- Born: December 27, 1881 West Winfield, New York, USA
- Died: September 20, 1955 (aged 73)
- Resting place: Meeting House Green Road Cemetery, West Winfield, New York
- Education: Columbia College of Columbia University
- Occupation: Publisher
- Known for: Being a co-founder of Harcourt Trade Publishers

= Donald Brace =

Donald Clifford Brace (December 27, 1881, West Winfield, New York – September 20, 1955) was an American publisher and founder of the publishing company Harcourt, Brace & Howe in 1919.

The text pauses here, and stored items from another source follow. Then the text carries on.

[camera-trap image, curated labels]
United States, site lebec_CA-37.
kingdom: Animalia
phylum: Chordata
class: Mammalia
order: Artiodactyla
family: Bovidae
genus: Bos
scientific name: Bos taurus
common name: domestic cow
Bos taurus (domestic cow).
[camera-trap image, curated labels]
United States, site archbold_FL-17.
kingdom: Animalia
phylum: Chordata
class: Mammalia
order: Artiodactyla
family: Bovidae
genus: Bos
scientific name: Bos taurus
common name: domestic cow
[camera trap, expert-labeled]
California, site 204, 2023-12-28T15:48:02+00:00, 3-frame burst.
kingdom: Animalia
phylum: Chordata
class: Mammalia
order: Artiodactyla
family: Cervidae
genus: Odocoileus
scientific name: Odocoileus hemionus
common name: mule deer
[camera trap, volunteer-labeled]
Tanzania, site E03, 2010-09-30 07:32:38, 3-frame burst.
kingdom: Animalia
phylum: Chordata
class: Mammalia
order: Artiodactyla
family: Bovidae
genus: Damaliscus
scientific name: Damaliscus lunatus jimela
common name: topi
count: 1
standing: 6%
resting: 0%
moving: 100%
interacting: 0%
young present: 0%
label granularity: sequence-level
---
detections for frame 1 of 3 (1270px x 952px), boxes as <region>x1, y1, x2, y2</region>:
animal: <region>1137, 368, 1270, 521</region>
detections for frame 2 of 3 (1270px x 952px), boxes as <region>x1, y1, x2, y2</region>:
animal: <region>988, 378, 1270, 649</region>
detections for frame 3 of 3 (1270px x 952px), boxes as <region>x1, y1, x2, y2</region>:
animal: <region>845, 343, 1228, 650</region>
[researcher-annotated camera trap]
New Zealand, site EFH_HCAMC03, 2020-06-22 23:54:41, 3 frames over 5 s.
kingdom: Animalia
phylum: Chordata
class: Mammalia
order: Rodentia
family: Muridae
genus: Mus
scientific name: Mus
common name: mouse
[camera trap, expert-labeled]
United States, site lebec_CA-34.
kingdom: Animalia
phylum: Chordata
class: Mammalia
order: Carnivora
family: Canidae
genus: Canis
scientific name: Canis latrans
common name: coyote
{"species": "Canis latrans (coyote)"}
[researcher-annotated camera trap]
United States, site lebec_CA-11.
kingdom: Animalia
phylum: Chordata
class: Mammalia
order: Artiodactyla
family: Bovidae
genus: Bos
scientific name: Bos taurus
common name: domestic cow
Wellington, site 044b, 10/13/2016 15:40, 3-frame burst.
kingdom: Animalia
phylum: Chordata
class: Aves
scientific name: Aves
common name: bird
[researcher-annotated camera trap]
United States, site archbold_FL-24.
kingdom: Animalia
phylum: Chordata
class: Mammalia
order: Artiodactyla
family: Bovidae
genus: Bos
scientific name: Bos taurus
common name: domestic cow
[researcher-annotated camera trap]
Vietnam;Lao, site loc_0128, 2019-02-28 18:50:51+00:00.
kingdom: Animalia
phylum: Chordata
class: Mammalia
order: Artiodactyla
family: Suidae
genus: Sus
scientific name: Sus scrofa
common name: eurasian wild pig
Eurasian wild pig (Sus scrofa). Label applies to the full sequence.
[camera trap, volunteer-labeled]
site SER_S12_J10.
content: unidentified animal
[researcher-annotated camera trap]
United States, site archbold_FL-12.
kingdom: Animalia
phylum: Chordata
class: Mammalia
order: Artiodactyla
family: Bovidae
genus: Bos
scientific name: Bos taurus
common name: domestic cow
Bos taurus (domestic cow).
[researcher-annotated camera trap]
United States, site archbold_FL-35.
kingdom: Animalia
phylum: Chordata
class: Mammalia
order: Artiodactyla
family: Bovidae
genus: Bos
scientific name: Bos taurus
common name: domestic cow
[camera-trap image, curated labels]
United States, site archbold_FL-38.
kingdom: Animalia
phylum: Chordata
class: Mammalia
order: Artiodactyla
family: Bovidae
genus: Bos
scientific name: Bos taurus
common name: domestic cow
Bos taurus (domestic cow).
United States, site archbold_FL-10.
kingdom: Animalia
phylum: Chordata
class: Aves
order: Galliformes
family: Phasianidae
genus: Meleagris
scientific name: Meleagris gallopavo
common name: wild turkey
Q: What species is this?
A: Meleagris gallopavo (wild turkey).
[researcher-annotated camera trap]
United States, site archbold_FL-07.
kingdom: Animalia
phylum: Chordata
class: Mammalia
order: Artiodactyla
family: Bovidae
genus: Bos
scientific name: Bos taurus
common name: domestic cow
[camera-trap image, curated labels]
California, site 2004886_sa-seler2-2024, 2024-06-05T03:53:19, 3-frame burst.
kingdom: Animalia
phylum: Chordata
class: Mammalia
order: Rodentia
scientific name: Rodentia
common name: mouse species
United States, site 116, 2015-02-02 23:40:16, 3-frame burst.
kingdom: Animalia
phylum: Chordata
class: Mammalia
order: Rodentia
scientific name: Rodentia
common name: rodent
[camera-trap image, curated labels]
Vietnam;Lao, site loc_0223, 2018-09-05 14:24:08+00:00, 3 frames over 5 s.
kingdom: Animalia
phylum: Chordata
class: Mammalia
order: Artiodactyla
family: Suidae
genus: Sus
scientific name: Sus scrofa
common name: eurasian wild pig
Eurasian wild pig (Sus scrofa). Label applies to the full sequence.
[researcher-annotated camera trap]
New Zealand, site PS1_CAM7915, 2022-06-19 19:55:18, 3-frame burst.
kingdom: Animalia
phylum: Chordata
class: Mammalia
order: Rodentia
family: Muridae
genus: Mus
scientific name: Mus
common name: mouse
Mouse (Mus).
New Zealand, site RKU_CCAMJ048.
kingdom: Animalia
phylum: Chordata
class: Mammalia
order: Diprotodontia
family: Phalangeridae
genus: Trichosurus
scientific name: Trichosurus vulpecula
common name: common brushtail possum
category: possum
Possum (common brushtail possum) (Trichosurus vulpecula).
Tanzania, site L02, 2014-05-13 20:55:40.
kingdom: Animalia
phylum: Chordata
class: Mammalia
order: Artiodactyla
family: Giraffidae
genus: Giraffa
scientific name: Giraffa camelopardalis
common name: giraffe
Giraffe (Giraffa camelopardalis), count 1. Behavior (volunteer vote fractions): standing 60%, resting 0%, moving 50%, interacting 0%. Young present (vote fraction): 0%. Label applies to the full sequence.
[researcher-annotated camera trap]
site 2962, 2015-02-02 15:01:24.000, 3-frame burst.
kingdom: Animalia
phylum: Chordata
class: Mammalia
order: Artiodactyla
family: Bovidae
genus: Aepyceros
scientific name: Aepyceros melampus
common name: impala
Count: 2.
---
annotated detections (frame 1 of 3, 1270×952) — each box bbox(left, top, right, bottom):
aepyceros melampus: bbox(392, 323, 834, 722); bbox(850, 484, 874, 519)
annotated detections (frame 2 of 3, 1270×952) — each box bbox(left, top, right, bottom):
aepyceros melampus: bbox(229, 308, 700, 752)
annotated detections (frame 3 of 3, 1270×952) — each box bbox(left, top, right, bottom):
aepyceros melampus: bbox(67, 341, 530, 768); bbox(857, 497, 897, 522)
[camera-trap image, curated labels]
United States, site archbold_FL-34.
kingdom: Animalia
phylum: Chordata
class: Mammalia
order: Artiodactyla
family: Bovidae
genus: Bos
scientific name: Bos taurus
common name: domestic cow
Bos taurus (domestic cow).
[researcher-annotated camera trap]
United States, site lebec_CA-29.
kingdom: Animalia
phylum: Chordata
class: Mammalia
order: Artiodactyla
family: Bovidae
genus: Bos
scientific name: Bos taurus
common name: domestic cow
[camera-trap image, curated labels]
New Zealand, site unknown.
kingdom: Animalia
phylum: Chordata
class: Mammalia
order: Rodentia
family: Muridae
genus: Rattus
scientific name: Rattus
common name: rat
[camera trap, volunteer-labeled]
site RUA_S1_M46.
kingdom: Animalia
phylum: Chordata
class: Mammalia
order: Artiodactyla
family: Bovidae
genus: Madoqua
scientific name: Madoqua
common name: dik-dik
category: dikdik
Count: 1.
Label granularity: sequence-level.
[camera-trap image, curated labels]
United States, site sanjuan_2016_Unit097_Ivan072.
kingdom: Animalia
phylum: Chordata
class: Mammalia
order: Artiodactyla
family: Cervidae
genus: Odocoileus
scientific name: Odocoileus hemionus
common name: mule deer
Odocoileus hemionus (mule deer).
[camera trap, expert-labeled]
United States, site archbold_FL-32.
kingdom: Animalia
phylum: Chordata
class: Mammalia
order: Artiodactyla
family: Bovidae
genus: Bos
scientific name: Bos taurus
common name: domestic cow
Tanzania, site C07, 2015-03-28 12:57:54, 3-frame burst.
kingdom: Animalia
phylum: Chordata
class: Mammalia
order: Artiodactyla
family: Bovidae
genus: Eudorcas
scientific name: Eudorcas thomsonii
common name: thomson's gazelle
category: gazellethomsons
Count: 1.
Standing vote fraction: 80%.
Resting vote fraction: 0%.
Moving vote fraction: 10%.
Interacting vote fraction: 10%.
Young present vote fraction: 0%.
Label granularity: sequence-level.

Brace graduated from Columbia College of Columbia University in 1904 with fellow grad Alfred Harcourt, with whom he worked for Henry Holt and Company before founding Harcourt, Brace & Howe, along with editor Will David Howe. After Howe left the company in 1921, the partners changed the name to Harcourt, Brace & Company. They published the works of a number of writers who became internationally renowned, including Walter Lippmann, Sinclair Lewis, Virginia Woolf, T. S. Eliot, James Thurber, George Orwell, Valentine Davies and Robert Penn Warren. Firms acquired by Harcourt, Brace include Brewer, Warren and Putnam; and Reynal & Hitchcock.